>> BEGIN Data lines
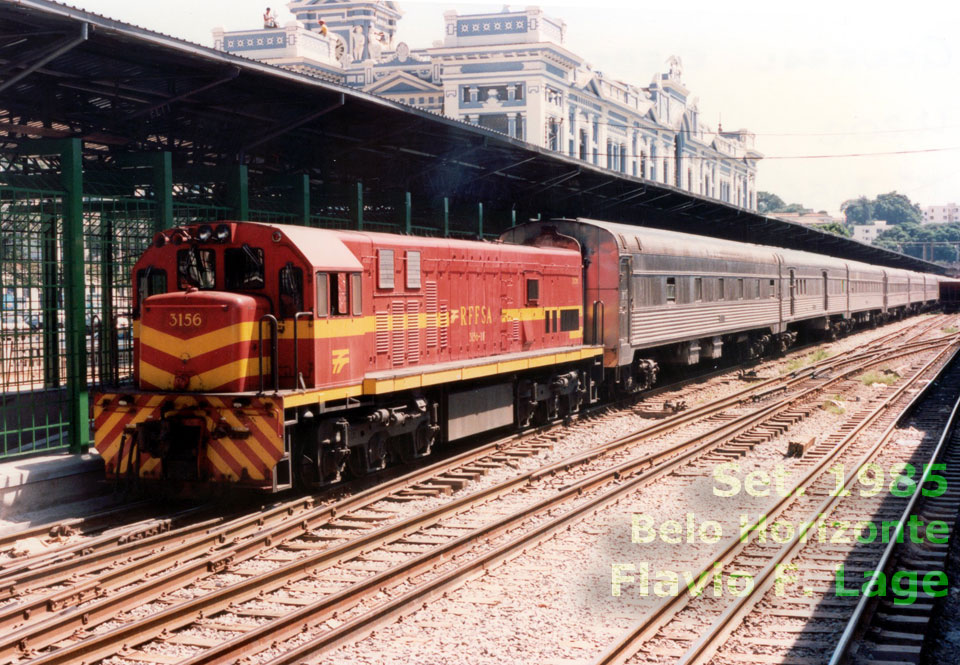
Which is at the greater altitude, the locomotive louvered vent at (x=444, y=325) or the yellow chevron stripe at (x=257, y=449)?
the locomotive louvered vent at (x=444, y=325)

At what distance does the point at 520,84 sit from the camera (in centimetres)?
7244

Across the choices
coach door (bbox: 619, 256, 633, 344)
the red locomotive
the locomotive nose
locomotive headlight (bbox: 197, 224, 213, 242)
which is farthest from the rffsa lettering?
locomotive headlight (bbox: 197, 224, 213, 242)

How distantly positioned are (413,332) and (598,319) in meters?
6.44

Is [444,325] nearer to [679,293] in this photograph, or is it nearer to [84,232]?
[84,232]

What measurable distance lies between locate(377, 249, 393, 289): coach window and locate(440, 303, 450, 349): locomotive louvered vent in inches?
61.3

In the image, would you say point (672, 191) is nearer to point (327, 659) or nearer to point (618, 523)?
point (618, 523)

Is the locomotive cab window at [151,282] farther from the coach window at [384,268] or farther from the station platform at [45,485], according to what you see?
the coach window at [384,268]

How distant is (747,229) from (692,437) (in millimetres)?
26184

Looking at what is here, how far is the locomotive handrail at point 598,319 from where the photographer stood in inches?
763

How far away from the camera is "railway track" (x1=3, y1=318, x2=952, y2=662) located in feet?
23.6

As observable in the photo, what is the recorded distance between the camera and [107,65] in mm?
13742

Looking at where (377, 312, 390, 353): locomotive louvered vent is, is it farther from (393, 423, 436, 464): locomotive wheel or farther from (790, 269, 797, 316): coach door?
(790, 269, 797, 316): coach door

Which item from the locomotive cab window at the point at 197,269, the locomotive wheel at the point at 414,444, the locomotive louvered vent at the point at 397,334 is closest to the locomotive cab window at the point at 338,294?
the locomotive louvered vent at the point at 397,334

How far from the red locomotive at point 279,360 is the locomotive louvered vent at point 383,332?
1 centimetres
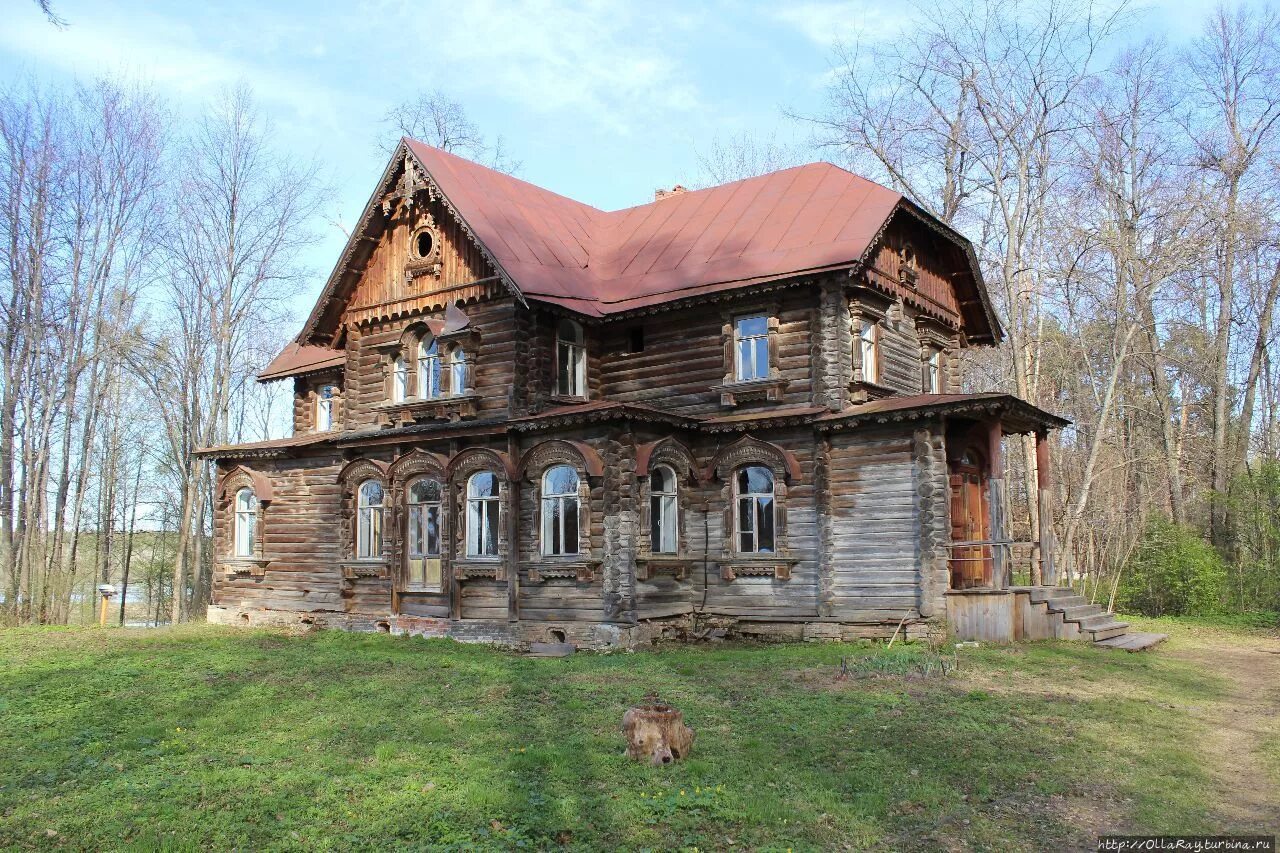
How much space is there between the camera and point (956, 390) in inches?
858

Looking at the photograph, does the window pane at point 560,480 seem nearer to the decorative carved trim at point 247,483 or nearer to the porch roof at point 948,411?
the porch roof at point 948,411

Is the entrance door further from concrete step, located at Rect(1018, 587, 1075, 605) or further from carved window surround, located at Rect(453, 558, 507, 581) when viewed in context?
carved window surround, located at Rect(453, 558, 507, 581)

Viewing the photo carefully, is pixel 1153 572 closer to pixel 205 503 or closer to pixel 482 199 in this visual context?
pixel 482 199


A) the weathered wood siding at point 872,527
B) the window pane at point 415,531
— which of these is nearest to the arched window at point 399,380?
the window pane at point 415,531

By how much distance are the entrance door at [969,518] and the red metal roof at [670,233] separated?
4798 millimetres

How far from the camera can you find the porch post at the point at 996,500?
16406 millimetres

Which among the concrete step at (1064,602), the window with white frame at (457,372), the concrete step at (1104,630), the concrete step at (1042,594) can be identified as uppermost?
the window with white frame at (457,372)

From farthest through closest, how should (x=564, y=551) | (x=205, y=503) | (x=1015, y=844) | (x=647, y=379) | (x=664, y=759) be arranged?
(x=205, y=503) → (x=647, y=379) → (x=564, y=551) → (x=664, y=759) → (x=1015, y=844)

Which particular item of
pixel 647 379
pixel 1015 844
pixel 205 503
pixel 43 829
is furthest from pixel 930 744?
pixel 205 503

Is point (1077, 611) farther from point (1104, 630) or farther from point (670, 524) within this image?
point (670, 524)

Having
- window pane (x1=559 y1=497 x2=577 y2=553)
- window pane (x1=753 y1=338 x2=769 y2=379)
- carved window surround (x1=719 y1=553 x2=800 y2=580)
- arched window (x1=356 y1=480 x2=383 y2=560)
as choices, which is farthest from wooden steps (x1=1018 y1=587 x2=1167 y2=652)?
arched window (x1=356 y1=480 x2=383 y2=560)

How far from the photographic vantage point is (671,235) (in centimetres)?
2147

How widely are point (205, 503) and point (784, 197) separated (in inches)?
1014

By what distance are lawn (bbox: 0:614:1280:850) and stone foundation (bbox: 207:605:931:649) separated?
6.58ft
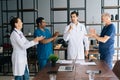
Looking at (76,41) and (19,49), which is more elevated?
(76,41)

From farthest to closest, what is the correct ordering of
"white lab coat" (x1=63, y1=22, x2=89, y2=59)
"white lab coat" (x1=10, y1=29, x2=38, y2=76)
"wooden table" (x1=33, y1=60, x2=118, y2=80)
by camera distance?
"white lab coat" (x1=63, y1=22, x2=89, y2=59), "white lab coat" (x1=10, y1=29, x2=38, y2=76), "wooden table" (x1=33, y1=60, x2=118, y2=80)

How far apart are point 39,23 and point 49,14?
140 inches

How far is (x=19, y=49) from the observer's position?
3.37 m

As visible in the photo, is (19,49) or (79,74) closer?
(79,74)

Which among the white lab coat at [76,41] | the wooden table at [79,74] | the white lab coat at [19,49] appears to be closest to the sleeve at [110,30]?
the white lab coat at [76,41]

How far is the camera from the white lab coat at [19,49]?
10.8 feet

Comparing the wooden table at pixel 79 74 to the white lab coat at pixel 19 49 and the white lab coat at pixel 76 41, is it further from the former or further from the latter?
the white lab coat at pixel 76 41

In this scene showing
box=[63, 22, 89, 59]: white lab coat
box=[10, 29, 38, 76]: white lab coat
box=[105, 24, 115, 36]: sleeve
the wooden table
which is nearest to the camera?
the wooden table

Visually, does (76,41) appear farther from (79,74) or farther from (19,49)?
(79,74)

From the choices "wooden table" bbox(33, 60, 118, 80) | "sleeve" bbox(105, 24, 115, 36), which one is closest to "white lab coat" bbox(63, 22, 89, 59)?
"sleeve" bbox(105, 24, 115, 36)

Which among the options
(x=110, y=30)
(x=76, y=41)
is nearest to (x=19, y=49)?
(x=76, y=41)

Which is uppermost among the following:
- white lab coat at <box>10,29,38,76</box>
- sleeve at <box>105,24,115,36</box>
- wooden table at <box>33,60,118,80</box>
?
sleeve at <box>105,24,115,36</box>

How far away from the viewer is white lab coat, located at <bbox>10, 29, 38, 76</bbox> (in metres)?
3.29

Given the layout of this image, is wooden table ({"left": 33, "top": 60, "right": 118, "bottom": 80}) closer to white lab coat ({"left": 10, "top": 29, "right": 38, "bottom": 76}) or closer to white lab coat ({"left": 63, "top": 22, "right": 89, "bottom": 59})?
Result: white lab coat ({"left": 10, "top": 29, "right": 38, "bottom": 76})
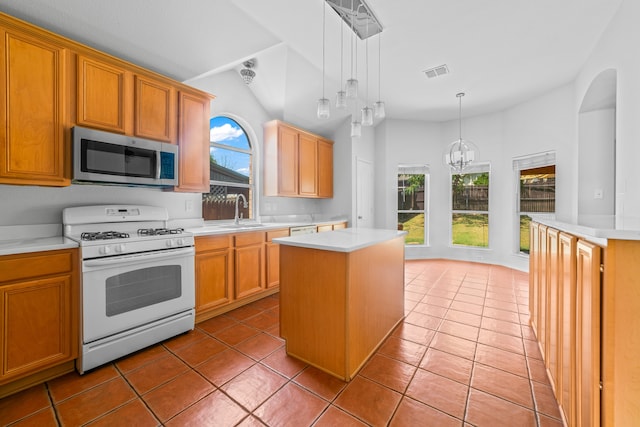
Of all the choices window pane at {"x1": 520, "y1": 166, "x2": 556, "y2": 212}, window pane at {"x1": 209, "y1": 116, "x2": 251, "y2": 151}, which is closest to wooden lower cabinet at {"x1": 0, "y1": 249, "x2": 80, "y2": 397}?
window pane at {"x1": 209, "y1": 116, "x2": 251, "y2": 151}

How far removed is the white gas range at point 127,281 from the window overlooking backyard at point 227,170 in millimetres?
1025

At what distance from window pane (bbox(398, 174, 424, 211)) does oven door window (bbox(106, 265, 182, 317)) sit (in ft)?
14.9

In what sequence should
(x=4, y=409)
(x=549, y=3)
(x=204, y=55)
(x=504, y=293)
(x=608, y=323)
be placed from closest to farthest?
(x=608, y=323), (x=4, y=409), (x=549, y=3), (x=204, y=55), (x=504, y=293)

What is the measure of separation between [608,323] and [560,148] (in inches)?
169

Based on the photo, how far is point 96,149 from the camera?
7.08 ft

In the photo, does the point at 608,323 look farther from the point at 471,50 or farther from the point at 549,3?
the point at 471,50

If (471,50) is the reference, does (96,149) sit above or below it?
below

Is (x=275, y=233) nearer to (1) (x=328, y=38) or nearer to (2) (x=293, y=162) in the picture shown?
(2) (x=293, y=162)

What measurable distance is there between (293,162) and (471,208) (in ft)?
12.3

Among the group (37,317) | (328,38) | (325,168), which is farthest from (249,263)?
(328,38)

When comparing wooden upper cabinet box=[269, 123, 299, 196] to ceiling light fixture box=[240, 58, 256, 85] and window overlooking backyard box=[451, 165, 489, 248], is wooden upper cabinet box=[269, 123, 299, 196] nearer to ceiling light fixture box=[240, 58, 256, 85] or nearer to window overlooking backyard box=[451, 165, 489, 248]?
ceiling light fixture box=[240, 58, 256, 85]

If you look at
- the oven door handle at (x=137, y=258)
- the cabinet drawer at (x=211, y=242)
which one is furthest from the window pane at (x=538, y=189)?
the oven door handle at (x=137, y=258)

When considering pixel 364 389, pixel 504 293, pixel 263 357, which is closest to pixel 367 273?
pixel 364 389

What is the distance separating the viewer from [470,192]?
5.43m
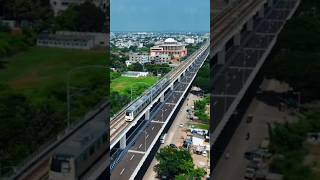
>> END Data lines
__Task directions__:
Find every line in the items above that contains the word "below", matching its case exactly, and copy each of those lines.

__Answer for the task__:
If (471,50) is the reference, does (96,149) sit above or below it?
below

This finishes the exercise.